This wizard does validation for each page when the user submits it, but only for the page the user is submitting. It does a full validation pass on the entire object only when the user opts to submit the customer for final processing.

To simplify the wizard, and to allow us to shuffle the UI around in maintenance releases when we add more fields, we have not codified the wizard's structure into the resource. A customer doesn't "roll up" the way the wizard presents the data.

Is it strange to design a RESTful service in a way that named sub-documents for a resource don't necessarily hierarchically show up in the full document for that resource (or at least not in the same way)?

Say my wizard pages were:

  • Contact information
  • Food preferences
  • List of fears

Then here's an example customer object:

// Note that the wizard page groupings don't show up explicitly
{
    customer: {
        firstName: "Pilsner",
        lastName: "Dopplebock",
        emailAddress: "nextguest@hotelcalifornia.com",
        addressLine1: "123 Fleece Place",
        addressLine2: ""
        town: "Ibinjad",
        region: "North Dakota",
        postalCode: "12123",
        homePhoneNumber: "2123234124",
        faxPhoneNumber: null,
        meatPreference: "well-done",
        allergies: "shellfish",
        fears: [
            "banshees",
            "baths",
            "sleeveless shirts"
        ]
    }
}

Say my base URLs for the resource are:

http://www.somewhere.com/customers
http://www.somewhere.com/customers/{id}

Would it be strange or wrong to create the following restful URLs/methods, even though the customer isn't actually sub-divided the way they imply?

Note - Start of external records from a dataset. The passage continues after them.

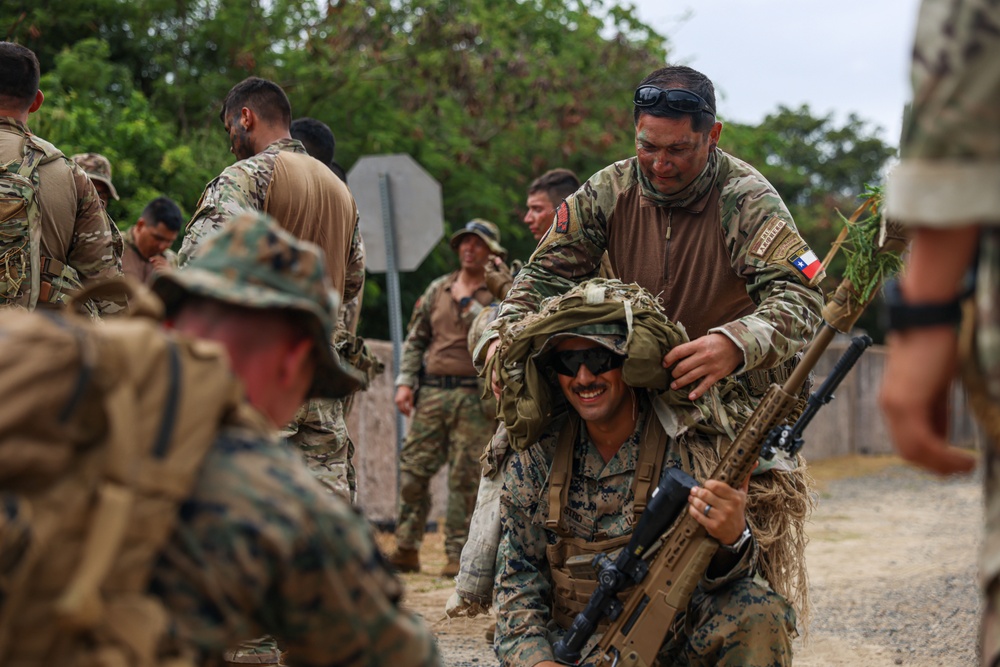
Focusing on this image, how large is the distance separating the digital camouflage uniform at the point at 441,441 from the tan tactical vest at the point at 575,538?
4.76 meters

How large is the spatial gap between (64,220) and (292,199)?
106 centimetres

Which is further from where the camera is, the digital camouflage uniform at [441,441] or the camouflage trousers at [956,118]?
the digital camouflage uniform at [441,441]

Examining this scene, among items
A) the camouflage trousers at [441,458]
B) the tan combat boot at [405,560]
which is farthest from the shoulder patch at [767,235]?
the tan combat boot at [405,560]

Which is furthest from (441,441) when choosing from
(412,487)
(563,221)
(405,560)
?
(563,221)

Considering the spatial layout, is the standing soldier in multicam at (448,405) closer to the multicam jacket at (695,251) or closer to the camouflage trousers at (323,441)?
the camouflage trousers at (323,441)

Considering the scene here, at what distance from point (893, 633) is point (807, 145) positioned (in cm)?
2663

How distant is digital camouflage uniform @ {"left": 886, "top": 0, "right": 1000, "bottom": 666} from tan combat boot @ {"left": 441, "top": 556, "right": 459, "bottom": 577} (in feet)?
22.7

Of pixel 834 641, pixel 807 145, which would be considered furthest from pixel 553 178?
pixel 807 145

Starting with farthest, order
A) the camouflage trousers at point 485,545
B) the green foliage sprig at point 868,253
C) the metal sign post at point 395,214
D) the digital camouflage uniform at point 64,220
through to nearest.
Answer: the metal sign post at point 395,214 < the digital camouflage uniform at point 64,220 < the camouflage trousers at point 485,545 < the green foliage sprig at point 868,253

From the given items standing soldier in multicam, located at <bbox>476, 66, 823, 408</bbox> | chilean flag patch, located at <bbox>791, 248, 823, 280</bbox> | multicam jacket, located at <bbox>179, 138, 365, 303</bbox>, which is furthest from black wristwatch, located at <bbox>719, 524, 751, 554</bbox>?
multicam jacket, located at <bbox>179, 138, 365, 303</bbox>

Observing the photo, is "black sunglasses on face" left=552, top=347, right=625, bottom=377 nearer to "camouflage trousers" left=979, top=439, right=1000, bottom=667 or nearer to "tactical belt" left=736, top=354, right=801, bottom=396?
"tactical belt" left=736, top=354, right=801, bottom=396

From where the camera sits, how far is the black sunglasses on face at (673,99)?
482 cm

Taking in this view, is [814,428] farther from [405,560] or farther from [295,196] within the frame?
[295,196]

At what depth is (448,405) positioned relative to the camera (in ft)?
31.3
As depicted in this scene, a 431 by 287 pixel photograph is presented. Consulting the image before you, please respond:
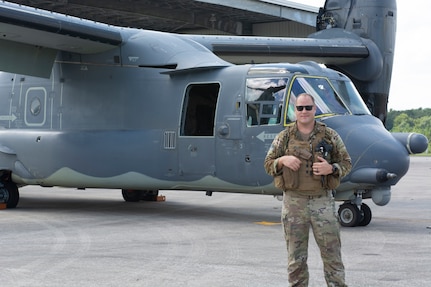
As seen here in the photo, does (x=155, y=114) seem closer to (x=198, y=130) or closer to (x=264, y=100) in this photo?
(x=198, y=130)

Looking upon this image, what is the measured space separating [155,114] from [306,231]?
7.35 metres

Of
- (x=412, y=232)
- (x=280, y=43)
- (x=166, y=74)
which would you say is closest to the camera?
(x=412, y=232)

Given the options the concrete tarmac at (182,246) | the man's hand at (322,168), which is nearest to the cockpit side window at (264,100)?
the concrete tarmac at (182,246)

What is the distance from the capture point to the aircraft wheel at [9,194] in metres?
13.9

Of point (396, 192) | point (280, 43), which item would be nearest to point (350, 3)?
point (280, 43)

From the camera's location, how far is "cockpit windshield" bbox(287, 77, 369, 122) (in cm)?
1097

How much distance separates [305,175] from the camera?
17.7 ft

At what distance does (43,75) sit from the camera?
13297 mm

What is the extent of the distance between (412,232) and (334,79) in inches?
109

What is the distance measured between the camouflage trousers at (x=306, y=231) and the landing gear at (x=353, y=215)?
5585mm

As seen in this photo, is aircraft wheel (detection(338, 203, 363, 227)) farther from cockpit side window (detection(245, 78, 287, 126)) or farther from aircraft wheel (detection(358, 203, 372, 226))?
cockpit side window (detection(245, 78, 287, 126))

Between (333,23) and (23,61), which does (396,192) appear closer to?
(333,23)

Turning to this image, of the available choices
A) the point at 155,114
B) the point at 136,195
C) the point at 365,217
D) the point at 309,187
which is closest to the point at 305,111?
the point at 309,187

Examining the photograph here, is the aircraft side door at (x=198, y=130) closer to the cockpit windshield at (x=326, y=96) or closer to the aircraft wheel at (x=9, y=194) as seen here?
the cockpit windshield at (x=326, y=96)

http://www.somewhere.com/customers/contactinformation (POST)
http://www.somewhere.com/customers/{id}/contactinformation (POST, or PUT for update? maybe GET)
http://www.somewhere.com/customers/{id}/foodpreference (POST, or PUT for update?, maybe GET)
http://www.somewhere.com/customers/{id}/fears (POST to add a single item?, maybe PUT for a batch?, maybe GET)

I had considered using an alternate wizard URL if I don't have the whole resource at one time, but in my opinion this doesn't seem properly resource-oriented:

http://www.somewhere.com/customerwizard/submitcontactinformation (POST)
http://www.somewhere.com/customerwizard/{customer-id}/submitcontactinformation
http://www.somewhere.com/customerwizard/{customer-id}/submitfoodpreference
http://www.somewhere.com/customerwizard/{customer-id}/fears

(possibly a second question, though related): Is it strange to have a count sub-property for a collection-style resource that doesn't necessarily show up on the main collection? I'd like to do this in support of paginated views...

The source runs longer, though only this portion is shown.